What to work on.
#1 Set out every line of the nucleus mask records as a Markdown table with the columns Row and Line, omitting blank lines.
#2 Carry on the Cheekies lolly text from its final sentence.
─── Quoted text ───
Cheekies (formerly Chicos) is a chocolate-flavoured jelly lolly (i.e. sweets in British English or candy in American English).

Description
They are similar to Jelly Babies, but rather than being fruit flavoured and in a variety of colours, they are all dark brown and are flavoured with cocoa. They were previously called Chicos in Australia.

Production
Cheekies are Australian made and contain no artificial colours. They are made by the Nestlé Corporation and marketed under their Australian brand Allen's Lollies.

The product previously contained gelatin but the ingredient was removed in 2015 to make Cheekies suitable for vegetarians. Cheekies are noted as a lolly that the public has a polarised opinion on.
─── Input records ───
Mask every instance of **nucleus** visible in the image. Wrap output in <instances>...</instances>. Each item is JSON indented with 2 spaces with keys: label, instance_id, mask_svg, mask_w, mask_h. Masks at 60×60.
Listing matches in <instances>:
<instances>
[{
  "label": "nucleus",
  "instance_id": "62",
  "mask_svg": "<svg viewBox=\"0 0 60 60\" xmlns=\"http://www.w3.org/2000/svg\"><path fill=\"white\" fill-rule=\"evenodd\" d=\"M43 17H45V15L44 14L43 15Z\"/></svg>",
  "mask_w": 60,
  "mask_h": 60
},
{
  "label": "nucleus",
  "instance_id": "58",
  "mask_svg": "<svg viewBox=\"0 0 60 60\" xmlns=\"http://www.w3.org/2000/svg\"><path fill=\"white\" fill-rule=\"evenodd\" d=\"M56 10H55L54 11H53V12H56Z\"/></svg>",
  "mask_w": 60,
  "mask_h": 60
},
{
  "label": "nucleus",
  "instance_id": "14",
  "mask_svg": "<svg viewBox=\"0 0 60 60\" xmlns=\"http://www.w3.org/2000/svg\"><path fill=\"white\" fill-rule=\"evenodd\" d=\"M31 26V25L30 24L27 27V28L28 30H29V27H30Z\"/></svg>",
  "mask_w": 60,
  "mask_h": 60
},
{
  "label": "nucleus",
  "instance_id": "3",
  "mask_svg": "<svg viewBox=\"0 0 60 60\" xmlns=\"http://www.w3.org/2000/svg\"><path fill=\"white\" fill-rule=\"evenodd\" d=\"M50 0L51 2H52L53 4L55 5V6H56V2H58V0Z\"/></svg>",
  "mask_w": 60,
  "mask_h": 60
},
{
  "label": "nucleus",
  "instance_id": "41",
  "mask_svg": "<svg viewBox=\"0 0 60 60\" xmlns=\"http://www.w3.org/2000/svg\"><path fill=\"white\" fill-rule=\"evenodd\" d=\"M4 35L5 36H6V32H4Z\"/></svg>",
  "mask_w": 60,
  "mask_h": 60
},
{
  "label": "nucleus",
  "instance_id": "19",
───
Answers in order.
#1
| Row | Line |
|---|---|
| 1 | Mask every instance of **nucleus** visible in the image. Wrap output in <instances>...</instances>. Each item is JSON indented with 2 spaces with keys: label, instance_id, mask_svg, mask_w, mask_h. Masks at 60×60. |
| 2 | Listing matches in <instances>: |
| 3 | <instances> |
| 4 | [{ |
| 5 |   "label": "nucleus", |
| 6 |   "instance_id": "62", |
| 7 |   "mask_svg": "<svg viewBox=\"0 0 60 60\" xmlns=\"http://www.w3.org/2000/svg\"><path fill=\"white\" fill-rule=\"evenodd\" d=\"M43 17H45V15L44 14L43 15Z\"/></svg>", |
| 8 |   "mask_w": 60, |
| 9 |   "mask_h": 60 |
| 10 | }, |
| 11 | { |
| 12 |   "label": "nucleus", |
| 13 |   "instance_id": "58", |
| 14 |   "mask_svg": "<svg viewBox=\"0 0 60 60\" xmlns=\"http://www.w3.org/2000/svg\"><path fill=\"white\" fill-rule=\"evenodd\" d=\"M56 10H55L54 11H53V12H56Z\"/></svg>", |
| 15 |   "mask_w": 60, |
| 16 |   "mask_h": 60 |
| 17 | }, |
| 18 | { |
| 19 |   "label": "nucleus", |
| 20 |   "instance_id": "14", |
| 21 |   "mask_svg": "<svg viewBox=\"0 0 60 60\" xmlns=\"http://www.w3.org/2000/svg\"><path fill=\"white\" fill-rule=\"evenodd\" d=\"M31 26V25L30 24L27 27V28L28 30H29V27H30Z\"/></svg>", |
| 22 |   "mask_w": 60, |
| 23 |   "mask_h": 60 |
| 24 | }, |
| 25 | { |
| 26 |   "label": "nucleus", |
| 27 |   "instance_id": "3", |
| 28 |   "mask_svg": "<svg viewBox=\"0 0 60 60\" xmlns=\"http://www.w3.org/2000/svg\"><path fill=\"white\" fill-rule=\"evenodd\" d=\"M50 0L51 2H52L53 4L55 5V6H56V2H58V0Z\"/></svg>", |
| 29 |   "mask_w": 60, |
| 30 |   "mask_h": 60 |
| 31 | }, |
| 32 | { |
| 33 |   "label": "nucleus", |
| 34 |   "instance_id": "41", |
| 35 |   "mask_svg": "<svg viewBox=\"0 0 60 60\" xmlns=\"http://www.w3.org/2000/svg\"><path fill=\"white\" fill-rule=\"evenodd\" d=\"M4 35L5 36H6V32H4Z\"/></svg>", |
| 36 |   "mask_w": 60, |
| 37 |   "mask_h": 60 |
| 38 | }, |
| 39 | { |
| 40 |   "label": "nucleus", |
| 41 |   "instance_id": "19", |

#2
Name change
In June 2020, along with Red Skins, Nestlé announced that the name will be changed to represent the inclusive nature of modern society. The company said the decision was made to ensure "nothing we do marginalises our friends, neighbours and colleagues". The statement added "These names have overtones which are out of step with Nestle's values, which are rooted in respect." The word "chico" in Spanish translates as "boy". It can also be considered a derogatory term for people of Latin American descent, although this is not in common usage in Australia. The announcement of a name change occurred in the wake of widespread name changes following the George Floyd protests. On 16 November 2020, Nestlé announced that the new name for Chicos would be Cheekies. Packaging bearing the new name would be available in stores in early 2021.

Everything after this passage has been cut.